-------- Records supplied --------

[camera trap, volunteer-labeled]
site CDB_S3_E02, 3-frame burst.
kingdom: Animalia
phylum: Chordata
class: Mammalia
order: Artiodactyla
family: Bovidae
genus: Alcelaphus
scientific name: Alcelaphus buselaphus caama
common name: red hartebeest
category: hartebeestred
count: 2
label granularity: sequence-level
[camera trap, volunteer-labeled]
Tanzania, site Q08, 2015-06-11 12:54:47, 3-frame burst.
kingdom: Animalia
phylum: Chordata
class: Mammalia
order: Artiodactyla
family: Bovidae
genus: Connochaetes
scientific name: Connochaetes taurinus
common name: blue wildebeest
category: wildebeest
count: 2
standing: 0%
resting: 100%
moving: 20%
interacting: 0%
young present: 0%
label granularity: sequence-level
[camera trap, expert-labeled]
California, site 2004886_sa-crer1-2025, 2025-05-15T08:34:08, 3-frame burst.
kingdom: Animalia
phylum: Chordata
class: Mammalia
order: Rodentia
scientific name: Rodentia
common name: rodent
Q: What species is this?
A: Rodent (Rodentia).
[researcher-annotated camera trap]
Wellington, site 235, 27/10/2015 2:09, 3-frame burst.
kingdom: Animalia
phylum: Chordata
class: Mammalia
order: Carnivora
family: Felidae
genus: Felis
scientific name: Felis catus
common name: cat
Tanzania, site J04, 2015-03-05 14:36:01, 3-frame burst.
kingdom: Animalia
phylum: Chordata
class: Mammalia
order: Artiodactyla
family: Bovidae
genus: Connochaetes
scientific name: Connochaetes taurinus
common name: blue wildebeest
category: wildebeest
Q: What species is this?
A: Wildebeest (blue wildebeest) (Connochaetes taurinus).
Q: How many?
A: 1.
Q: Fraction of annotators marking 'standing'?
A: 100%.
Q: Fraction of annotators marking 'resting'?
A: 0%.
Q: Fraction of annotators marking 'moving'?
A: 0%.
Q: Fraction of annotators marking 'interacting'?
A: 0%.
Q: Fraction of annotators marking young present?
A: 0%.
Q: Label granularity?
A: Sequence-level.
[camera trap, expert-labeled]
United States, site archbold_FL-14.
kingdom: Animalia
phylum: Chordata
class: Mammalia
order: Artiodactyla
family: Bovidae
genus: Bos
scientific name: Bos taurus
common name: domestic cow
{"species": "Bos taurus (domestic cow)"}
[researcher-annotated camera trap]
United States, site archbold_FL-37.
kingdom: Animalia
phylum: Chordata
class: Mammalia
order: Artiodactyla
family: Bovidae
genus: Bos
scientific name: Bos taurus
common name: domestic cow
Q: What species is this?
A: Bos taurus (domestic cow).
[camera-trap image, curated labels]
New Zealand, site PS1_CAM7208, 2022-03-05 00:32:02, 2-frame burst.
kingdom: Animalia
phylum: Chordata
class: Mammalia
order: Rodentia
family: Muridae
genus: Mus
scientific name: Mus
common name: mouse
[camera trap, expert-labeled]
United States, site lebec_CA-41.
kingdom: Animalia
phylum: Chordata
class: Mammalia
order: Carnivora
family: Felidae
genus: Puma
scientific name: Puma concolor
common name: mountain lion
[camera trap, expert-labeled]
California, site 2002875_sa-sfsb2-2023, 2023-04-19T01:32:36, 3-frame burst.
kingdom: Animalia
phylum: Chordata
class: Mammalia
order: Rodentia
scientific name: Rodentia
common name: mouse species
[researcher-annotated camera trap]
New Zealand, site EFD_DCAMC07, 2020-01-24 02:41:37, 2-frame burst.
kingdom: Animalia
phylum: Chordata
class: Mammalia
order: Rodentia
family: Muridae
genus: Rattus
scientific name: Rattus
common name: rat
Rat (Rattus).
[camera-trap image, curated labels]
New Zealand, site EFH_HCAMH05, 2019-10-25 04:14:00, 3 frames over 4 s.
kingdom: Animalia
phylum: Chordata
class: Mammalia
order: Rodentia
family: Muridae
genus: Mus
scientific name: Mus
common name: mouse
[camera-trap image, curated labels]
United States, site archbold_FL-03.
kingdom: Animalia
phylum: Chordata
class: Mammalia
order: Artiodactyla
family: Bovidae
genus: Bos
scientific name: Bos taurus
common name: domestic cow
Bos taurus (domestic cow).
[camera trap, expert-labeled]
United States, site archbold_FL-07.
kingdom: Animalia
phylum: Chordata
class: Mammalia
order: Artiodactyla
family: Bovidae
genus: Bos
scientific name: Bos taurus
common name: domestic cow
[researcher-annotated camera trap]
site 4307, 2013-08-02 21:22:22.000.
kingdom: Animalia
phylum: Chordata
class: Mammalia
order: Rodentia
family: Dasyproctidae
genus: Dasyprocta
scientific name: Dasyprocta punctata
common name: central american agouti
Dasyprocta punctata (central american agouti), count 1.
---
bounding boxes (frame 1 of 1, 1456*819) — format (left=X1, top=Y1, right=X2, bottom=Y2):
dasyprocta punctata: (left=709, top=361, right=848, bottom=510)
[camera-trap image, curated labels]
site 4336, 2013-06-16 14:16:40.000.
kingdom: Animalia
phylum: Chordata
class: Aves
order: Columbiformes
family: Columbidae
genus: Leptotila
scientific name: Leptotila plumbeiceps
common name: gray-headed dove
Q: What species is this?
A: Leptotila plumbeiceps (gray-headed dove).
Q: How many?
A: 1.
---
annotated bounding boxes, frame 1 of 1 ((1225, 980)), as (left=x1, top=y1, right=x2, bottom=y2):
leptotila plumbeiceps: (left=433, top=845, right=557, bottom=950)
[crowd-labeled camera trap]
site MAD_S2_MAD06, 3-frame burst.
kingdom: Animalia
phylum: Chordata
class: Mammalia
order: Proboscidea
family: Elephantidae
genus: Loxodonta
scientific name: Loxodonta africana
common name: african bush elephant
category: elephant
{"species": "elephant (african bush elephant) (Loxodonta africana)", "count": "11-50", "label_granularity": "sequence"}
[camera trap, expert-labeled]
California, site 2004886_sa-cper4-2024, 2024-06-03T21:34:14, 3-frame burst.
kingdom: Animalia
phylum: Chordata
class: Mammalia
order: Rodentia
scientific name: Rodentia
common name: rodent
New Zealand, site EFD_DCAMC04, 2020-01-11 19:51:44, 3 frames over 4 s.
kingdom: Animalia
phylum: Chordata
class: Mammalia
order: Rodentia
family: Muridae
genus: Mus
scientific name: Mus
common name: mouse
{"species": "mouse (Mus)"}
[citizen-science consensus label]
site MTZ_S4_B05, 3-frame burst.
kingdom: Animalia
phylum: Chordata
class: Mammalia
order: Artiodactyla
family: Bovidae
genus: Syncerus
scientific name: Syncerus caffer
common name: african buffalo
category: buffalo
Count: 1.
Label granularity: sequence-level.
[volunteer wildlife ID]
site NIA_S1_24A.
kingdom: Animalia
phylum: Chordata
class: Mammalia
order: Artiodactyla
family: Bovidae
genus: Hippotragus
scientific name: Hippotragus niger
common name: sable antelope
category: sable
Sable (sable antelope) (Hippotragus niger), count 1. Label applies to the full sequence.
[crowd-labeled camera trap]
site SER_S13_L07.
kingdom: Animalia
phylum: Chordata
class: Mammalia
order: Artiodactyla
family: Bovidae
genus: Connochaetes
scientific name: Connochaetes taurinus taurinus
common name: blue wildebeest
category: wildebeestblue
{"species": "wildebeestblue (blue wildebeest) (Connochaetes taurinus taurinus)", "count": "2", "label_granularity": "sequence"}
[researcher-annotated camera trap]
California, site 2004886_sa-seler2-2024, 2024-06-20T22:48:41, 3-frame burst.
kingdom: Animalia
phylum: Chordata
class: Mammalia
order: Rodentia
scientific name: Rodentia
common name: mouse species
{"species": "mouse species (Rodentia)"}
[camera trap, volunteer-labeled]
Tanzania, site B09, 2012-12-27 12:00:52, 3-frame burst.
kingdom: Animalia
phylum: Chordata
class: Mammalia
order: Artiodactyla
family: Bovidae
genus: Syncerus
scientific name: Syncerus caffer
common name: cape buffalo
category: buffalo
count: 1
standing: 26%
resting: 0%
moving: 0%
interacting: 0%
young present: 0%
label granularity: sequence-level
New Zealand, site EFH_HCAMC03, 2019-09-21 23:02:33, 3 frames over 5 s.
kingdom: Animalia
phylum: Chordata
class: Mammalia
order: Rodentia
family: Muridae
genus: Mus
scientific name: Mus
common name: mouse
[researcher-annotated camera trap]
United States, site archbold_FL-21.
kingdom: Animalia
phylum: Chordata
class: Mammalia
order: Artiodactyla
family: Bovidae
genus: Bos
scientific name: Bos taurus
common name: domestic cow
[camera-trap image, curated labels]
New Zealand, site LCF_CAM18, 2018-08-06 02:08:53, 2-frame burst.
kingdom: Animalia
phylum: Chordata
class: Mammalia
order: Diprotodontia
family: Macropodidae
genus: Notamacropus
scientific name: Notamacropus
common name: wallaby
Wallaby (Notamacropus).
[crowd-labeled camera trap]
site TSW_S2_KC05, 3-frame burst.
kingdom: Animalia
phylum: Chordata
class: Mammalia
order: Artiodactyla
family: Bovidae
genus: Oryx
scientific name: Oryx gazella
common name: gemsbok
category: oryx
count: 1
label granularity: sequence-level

--------

→ **What is needed**:
Scan the records above for the word "States" and return every line where it occurs.

→ **Solved exercise**:
United States, site archbold_FL-14.
United States, site archbold_FL-37.
United States, site lebec_CA-41.
United States, site archbold_FL-03.
United States, site archbold_FL-07.
United States, site archbold_FL-21.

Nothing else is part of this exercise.